Exercise prompt.
Give the data below again, word for word.

= Beginning of Section =

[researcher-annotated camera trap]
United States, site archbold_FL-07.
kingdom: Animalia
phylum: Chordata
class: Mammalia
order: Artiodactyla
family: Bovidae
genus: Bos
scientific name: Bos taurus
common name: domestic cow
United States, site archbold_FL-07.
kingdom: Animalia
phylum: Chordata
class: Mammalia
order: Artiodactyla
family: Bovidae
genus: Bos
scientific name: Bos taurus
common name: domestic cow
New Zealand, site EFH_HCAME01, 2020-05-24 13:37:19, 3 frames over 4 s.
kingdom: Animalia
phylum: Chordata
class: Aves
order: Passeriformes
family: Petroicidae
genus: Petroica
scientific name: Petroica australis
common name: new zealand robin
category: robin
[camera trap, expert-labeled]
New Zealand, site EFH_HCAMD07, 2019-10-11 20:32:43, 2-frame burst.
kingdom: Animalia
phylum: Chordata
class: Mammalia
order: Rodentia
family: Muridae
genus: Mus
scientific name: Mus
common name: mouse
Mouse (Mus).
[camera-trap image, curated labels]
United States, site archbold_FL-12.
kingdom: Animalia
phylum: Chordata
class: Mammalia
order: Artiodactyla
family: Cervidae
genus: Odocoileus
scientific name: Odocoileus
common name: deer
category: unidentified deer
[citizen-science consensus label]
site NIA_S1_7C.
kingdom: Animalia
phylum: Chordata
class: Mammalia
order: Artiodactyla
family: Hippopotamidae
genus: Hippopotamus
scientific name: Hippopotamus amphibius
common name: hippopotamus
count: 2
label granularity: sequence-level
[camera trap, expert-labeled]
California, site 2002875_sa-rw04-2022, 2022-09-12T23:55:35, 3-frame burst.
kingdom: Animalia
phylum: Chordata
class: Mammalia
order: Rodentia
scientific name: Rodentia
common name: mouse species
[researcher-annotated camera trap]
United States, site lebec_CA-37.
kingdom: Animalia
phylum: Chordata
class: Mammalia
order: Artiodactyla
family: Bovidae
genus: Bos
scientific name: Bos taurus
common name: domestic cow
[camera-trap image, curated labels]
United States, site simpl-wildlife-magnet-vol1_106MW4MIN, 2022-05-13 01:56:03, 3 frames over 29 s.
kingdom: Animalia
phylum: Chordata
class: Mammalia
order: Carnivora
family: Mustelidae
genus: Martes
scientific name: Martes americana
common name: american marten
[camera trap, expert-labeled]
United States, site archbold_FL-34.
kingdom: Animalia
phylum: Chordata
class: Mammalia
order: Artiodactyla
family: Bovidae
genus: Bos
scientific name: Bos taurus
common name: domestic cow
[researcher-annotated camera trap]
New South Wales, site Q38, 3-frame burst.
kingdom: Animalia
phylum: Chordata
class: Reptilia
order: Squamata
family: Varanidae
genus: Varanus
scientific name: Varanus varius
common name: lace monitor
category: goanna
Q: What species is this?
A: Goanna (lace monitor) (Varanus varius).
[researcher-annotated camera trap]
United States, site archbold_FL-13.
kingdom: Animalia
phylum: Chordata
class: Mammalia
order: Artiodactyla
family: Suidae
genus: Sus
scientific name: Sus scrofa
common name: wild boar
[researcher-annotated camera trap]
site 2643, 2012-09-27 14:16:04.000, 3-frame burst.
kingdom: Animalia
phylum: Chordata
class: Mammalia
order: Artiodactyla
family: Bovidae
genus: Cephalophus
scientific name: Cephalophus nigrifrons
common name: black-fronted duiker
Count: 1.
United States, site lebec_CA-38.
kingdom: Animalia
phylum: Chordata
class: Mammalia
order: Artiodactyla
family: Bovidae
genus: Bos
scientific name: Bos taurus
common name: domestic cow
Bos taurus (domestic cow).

= End of Section =

Solved problem.
[researcher-annotated camera trap]
United States, site archbold_FL-07.
kingdom: Animalia
phylum: Chordata
class: Mammalia
order: Artiodactyla
family: Bovidae
genus: Bos
scientific name: Bos taurus
common name: domestic cow
United States, site archbold_FL-07.
kingdom: Animalia
phylum: Chordata
class: Mammalia
order: Artiodactyla
family: Bovidae
genus: Bos
scientific name: Bos taurus
common name: domestic cow
New Zealand, site EFH_HCAME01, 2020-05-24 13:37:19, 3 frames over 4 s.
kingdom: Animalia
phylum: Chordata
class: Aves
order: Passeriformes
family: Petroicidae
genus: Petroica
scientific name: Petroica australis
common name: new zealand robin
category: robin
[camera trap, expert-labeled]
New Zealand, site EFH_HCAMD07, 2019-10-11 20:32:43, 2-frame burst.
kingdom: Animalia
phylum: Chordata
class: Mammalia
order: Rodentia
family: Muridae
genus: Mus
scientific name: Mus
common name: mouse
Mouse (Mus).
[camera-trap image, curated labels]
United States, site archbold_FL-12.
kingdom: Animalia
phylum: Chordata
class: Mammalia
order: Artiodactyla
family: Cervidae
genus: Odocoileus
scientific name: Odocoileus
common name: deer
category: unidentified deer
[citizen-science consensus label]
site NIA_S1_7C.
kingdom: Animalia
phylum: Chordata
class: Mammalia
order: Artiodactyla
family: Hippopotamidae
genus: Hippopotamus
scientific name: Hippopotamus amphibius
common name: hippopotamus
count: 2
label granularity: sequence-level
[camera trap, expert-labeled]
California, site 2002875_sa-rw04-2022, 2022-09-12T23:55:35, 3-frame burst.
kingdom: Animalia
phylum: Chordata
class: Mammalia
order: Rodentia
scientific name: Rodentia
common name: mouse species
[researcher-annotated camera trap]
United States, site lebec_CA-37.
kingdom: Animalia
phylum: Chordata
class: Mammalia
order: Artiodactyla
family: Bovidae
genus: Bos
scientific name: Bos taurus
common name: domestic cow
[camera-trap image, curated labels]
United States, site simpl-wildlife-magnet-vol1_106MW4MIN, 2022-05-13 01:56:03, 3 frames over 29 s.
kingdom: Animalia
phylum: Chordata
class: Mammalia
order: Carnivora
family: Mustelidae
genus: Martes
scientific name: Martes americana
common name: american marten
[camera trap, expert-labeled]
United States, site archbold_FL-34.
kingdom: Animalia
phylum: Chordata
class: Mammalia
order: Artiodactyla
family: Bovidae
genus: Bos
scientific name: Bos taurus
common name: domestic cow
[researcher-annotated camera trap]
New South Wales, site Q38, 3-frame burst.
kingdom: Animalia
phylum: Chordata
class: Reptilia
order: Squamata
family: Varanidae
genus: Varanus
scientific name: Varanus varius
common name: lace monitor
category: goanna
Q: What species is this?
A: Goanna (lace monitor) (Varanus varius).
[researcher-annotated camera trap]
United States, site archbold_FL-13.
kingdom: Animalia
phylum: Chordata
class: Mammalia
order: Artiodactyla
family: Suidae
genus: Sus
scientific name: Sus scrofa
common name: wild boar
[researcher-annotated camera trap]
site 2643, 2012-09-27 14:16:04.000, 3-frame burst.
kingdom: Animalia
phylum: Chordata
class: Mammalia
order: Artiodactyla
family: Bovidae
genus: Cephalophus
scientific name: Cephalophus nigrifrons
common name: black-fronted duiker
Count: 1.
United States, site lebec_CA-38.
kingdom: Animalia
phylum: Chordata
class: Mammalia
order: Artiodactyla
family: Bovidae
genus: Bos
scientific name: Bos taurus
common name: domestic cow
Bos taurus (domestic cow).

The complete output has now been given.